(Records from a spatial question set)
— begin —

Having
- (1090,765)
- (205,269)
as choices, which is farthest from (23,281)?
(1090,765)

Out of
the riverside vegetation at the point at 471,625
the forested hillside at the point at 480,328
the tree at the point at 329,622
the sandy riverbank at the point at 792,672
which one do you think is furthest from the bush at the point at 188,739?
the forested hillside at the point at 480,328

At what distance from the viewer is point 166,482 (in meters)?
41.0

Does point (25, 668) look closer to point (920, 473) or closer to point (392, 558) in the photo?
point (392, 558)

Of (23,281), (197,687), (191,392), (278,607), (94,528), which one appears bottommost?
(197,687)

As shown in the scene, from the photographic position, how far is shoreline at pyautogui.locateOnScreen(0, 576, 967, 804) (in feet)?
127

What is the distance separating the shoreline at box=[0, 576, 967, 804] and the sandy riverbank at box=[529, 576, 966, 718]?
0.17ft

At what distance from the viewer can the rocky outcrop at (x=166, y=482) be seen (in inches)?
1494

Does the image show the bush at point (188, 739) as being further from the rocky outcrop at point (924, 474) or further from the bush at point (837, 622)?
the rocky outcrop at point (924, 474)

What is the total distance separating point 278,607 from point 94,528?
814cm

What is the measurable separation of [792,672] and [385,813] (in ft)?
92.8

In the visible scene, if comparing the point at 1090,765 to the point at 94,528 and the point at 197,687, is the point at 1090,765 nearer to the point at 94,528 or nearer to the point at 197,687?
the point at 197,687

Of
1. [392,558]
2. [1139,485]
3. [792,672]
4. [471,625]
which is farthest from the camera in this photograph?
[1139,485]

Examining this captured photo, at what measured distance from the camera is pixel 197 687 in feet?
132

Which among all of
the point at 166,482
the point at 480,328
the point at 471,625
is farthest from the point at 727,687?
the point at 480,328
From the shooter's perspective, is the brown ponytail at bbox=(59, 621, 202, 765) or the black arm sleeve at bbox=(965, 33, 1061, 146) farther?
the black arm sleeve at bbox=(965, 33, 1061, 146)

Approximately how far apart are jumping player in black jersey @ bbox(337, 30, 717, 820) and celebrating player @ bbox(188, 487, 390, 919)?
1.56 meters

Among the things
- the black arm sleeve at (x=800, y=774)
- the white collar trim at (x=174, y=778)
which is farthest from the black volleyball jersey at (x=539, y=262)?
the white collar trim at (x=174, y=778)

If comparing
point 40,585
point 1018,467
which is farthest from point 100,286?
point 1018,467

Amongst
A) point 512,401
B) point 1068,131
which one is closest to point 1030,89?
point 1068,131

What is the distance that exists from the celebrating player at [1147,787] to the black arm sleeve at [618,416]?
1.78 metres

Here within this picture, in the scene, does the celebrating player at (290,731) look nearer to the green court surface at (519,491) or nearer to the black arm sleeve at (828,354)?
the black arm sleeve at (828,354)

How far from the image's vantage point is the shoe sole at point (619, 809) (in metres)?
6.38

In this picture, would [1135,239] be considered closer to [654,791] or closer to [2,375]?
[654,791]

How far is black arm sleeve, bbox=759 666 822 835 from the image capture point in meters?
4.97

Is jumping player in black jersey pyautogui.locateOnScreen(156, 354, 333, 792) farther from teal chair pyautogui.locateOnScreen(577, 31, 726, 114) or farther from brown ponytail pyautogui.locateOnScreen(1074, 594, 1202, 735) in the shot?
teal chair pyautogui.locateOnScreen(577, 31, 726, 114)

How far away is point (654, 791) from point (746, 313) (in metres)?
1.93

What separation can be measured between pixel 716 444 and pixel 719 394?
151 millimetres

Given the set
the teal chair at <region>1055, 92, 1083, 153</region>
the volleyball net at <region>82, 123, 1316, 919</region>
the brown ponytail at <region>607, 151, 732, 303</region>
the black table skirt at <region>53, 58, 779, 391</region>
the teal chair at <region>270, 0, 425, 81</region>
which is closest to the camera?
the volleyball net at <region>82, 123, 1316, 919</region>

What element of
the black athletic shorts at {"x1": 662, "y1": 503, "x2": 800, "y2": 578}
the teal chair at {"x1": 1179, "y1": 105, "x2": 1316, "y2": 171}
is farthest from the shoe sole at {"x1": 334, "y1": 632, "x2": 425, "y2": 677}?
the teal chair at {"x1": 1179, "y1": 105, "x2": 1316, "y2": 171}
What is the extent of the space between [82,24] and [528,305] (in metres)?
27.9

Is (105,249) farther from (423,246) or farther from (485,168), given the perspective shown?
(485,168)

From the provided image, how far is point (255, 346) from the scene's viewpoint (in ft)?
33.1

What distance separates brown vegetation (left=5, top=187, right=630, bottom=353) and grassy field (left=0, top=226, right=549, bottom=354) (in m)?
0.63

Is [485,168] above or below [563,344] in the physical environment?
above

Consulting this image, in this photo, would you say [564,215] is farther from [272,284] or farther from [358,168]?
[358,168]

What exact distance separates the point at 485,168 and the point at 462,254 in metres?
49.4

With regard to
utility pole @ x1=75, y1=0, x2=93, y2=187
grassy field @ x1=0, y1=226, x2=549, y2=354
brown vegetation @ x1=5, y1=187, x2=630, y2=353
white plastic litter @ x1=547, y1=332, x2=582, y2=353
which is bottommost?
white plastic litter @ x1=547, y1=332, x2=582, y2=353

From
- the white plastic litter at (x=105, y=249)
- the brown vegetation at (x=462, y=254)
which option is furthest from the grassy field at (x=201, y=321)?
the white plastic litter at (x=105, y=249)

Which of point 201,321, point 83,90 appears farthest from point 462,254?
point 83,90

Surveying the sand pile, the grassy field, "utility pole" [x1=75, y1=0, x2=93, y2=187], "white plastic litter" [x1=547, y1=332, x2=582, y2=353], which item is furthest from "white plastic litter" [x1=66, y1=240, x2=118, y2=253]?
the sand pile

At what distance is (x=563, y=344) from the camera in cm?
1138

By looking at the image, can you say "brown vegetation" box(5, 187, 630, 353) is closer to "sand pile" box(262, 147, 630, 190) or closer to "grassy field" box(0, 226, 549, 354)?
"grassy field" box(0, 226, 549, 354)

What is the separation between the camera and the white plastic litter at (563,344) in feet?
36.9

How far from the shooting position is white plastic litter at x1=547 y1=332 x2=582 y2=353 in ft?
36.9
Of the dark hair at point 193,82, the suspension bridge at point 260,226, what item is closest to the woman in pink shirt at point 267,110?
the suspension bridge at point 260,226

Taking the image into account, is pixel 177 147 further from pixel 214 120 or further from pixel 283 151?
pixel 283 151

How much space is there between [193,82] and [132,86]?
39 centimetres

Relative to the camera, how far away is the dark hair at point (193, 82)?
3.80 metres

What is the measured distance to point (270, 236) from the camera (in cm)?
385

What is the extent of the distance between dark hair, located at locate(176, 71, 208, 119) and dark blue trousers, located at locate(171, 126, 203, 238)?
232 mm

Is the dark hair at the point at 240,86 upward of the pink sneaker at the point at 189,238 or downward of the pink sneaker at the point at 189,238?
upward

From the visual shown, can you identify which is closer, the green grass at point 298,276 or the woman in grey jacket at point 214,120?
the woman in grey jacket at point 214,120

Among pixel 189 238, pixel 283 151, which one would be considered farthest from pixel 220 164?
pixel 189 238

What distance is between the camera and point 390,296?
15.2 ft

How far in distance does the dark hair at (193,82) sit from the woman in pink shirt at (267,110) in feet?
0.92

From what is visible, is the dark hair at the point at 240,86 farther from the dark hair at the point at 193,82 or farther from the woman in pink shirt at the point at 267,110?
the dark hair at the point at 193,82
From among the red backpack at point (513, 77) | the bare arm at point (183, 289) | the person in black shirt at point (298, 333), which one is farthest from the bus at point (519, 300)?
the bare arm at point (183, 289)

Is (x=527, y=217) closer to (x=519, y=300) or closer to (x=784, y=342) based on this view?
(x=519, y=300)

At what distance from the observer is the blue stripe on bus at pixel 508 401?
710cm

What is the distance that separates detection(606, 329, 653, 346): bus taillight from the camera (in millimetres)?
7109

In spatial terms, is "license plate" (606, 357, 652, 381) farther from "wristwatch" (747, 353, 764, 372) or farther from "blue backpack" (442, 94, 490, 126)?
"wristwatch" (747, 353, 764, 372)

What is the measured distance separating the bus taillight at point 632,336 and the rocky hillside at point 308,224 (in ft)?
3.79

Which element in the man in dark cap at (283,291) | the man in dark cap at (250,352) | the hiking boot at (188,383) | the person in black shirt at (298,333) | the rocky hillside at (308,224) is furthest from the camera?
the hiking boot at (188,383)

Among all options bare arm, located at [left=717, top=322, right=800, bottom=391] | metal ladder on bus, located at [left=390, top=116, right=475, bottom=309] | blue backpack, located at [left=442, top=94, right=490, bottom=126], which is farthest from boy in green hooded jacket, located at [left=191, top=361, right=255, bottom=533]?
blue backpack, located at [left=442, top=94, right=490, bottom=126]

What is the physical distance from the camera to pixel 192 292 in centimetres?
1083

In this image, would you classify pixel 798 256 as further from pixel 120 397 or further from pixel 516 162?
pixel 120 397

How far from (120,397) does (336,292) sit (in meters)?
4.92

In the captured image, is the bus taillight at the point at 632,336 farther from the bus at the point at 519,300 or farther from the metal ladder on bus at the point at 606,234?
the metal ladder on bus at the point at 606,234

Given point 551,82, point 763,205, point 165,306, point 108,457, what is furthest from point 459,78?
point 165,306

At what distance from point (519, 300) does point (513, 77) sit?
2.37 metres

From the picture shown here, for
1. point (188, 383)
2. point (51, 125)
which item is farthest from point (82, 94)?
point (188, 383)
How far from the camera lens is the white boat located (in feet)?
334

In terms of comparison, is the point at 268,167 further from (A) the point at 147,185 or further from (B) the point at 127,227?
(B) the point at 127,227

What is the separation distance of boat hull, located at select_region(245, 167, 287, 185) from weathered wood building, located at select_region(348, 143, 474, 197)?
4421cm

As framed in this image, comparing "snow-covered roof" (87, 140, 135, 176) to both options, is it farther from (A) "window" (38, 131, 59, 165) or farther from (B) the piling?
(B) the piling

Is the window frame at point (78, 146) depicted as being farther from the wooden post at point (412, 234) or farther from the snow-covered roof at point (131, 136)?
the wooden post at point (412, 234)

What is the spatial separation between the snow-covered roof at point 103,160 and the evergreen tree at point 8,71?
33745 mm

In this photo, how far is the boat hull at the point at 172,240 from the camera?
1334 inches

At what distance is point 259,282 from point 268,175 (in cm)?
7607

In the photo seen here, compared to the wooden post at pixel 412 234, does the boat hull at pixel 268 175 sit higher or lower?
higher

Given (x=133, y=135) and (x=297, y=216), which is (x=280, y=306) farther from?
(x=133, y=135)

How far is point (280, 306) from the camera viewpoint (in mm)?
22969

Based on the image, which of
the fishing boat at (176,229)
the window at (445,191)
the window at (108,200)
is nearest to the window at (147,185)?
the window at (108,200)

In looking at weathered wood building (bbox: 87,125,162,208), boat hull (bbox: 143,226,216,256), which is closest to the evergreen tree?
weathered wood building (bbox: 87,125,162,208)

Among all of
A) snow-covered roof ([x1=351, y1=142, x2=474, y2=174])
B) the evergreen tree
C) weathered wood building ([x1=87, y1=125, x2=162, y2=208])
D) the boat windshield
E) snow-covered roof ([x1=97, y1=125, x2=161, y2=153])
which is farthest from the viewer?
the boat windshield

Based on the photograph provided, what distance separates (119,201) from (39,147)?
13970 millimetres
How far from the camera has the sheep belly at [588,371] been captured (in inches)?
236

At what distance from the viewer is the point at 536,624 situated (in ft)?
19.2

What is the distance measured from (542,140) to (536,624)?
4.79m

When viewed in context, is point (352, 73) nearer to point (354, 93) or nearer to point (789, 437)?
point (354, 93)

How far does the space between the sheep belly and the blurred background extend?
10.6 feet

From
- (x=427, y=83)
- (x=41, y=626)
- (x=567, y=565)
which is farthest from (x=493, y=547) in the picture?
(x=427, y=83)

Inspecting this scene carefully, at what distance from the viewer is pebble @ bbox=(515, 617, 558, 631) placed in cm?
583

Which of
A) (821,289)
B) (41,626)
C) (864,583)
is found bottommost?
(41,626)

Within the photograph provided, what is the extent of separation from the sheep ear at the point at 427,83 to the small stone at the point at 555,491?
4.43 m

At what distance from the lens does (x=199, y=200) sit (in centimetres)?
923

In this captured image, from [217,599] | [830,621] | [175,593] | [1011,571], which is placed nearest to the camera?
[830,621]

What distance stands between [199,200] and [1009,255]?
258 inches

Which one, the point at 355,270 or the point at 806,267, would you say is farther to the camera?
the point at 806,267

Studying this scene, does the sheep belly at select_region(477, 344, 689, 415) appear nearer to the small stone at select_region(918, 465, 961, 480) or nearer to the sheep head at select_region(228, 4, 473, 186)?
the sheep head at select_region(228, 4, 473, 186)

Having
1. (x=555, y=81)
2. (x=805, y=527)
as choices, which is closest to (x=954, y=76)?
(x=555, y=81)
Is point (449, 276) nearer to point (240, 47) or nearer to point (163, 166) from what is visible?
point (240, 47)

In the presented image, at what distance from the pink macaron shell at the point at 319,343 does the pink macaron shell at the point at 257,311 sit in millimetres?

— end —

*Challenge*: Copy out the data word for word, from the line with "Is point (449, 276)" up to and including the last line of the data.

*Solution for this task*:
Is point (449, 276) nearer to point (240, 47) or nearer to point (163, 166) from what is visible?
point (240, 47)

In the presented image, at what distance from the pink macaron shell at the point at 319,343 does the pink macaron shell at the point at 257,311 sit in millimetres?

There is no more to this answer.